At first Zappos whiffed on the “cheaply” part. Here’s how Hsieh told it:

> “We did what all the other internet companies did back then, we got high profile advertising. For example, we bought the billboard behind home plate for a Giants game. That cost us $75,000, we tracked it and we got four customers out that. We did it all in the name of market share. That’s a good strategy if your goal is to go out of business as quickly as possible. We stopped that when we realized that even though every other dot-com at that time was doing this, we realized that we couldn’t make the numbers work. Instead of worrying about new customers we just focused on what we could do to make customers we already have repeat customers. How do we make them happier? How do we get them to come back again and again?” – Tony Hsieh

The answer was service.

Hsieh thought there were three competition arenas for Zappos: price, selection, service. The first two were devilishly difficult. The third though, that might have legs.

It worked. Zappos worked.

One thing that’s so much fun studying businesses is seeing the different ways a company solves a problem. Gillette’s CAQ was WW1, where each GI got a razor and blades. L.L. Bean started with out of state hunting licenses. Michael Dell got his chops selling newspapers. His cheap customers? Newlyweds.

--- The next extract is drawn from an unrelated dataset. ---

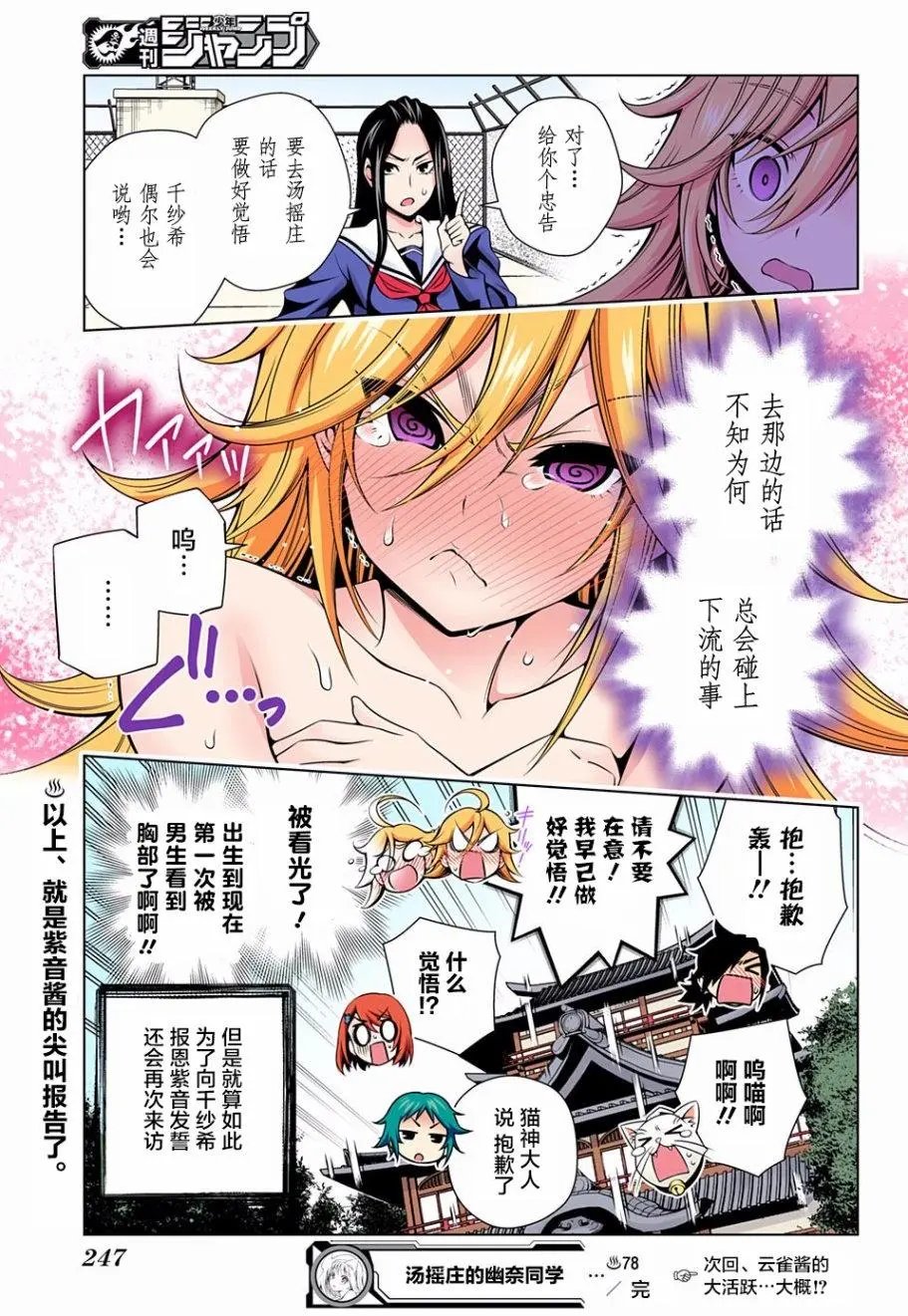 第78回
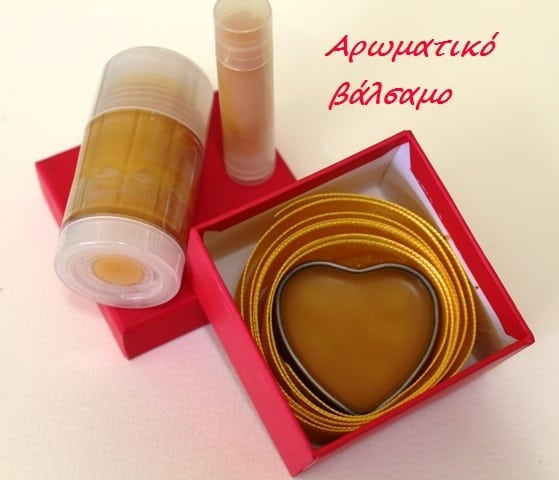 Αρωματικό βάλσαμο για τον Βαλεντίνο!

CAQ :Customer AcQuisition.

CAC Pack

Patrick O’Shaughnessy asked about clever customer acquisitions. The replies are pretty good.

In college, I played ultimate frisbee. Recruiting was kind of difficult. The traditional method was to buy card stock table tents and litter the dorm eateries. That seemed cluttered to me. I took our marketing money and subsidized t-shirts to $5 each. One guy on the team bought four. Did they work? Who knows. Was it better than table tents? For sure.

Customer Acquisition (Costs) strategies are not so easy to organize. Marketing? Samples? Scrolling through replies I settled on five. The whole stories are in podcast form: Overcast, iTunes.

The highlights:

  1. McDonald’s Kid Meals were created in Guatemala by a struggling franchise. The thinking was: kids eat less and different food. The Happy Meal was created in Chicago when an advertiser Bob Bernstein watched his son eat cereal for breakfast and read the box.
  2. AOL discs were everywhere because AOL had previously sent boxes to homes and saw a staggering conversion. At the time people had computers, but not software the getting people to try AOL was like a lot of other consumer products. Steve Case had worked at P&G and gotten shampoo distributed the same ways. (At one point AOL was half of worldwide CD manufacturing).
  3. “PS I love you, get your free e-mail at Hotmail.” was the original email signature. VC Tim Draper was an ’84 Harvard MBA and studied Tupperware. The I love you was dropped and the line worked.
  4. Netflix used coupons in DVD players in 2000-2002, a lollapalooza of technology, selection, and customer demand.
  5. When Rich Barton launched Expedia he asked Bill Gates for millions to buy TV ads and Gates said ‘Yes’. When Barton launched Zillow he asked Bill Gurley for millions to buy TV ads and Gurley said ‘No’. The difference was the business model. What might work instead? The Zestimate.

The theme across these is that a business disrupted an incumbent (or itself) by taking something that worked in one area and applied it to another. The cleverer the angle, the less the financial cost.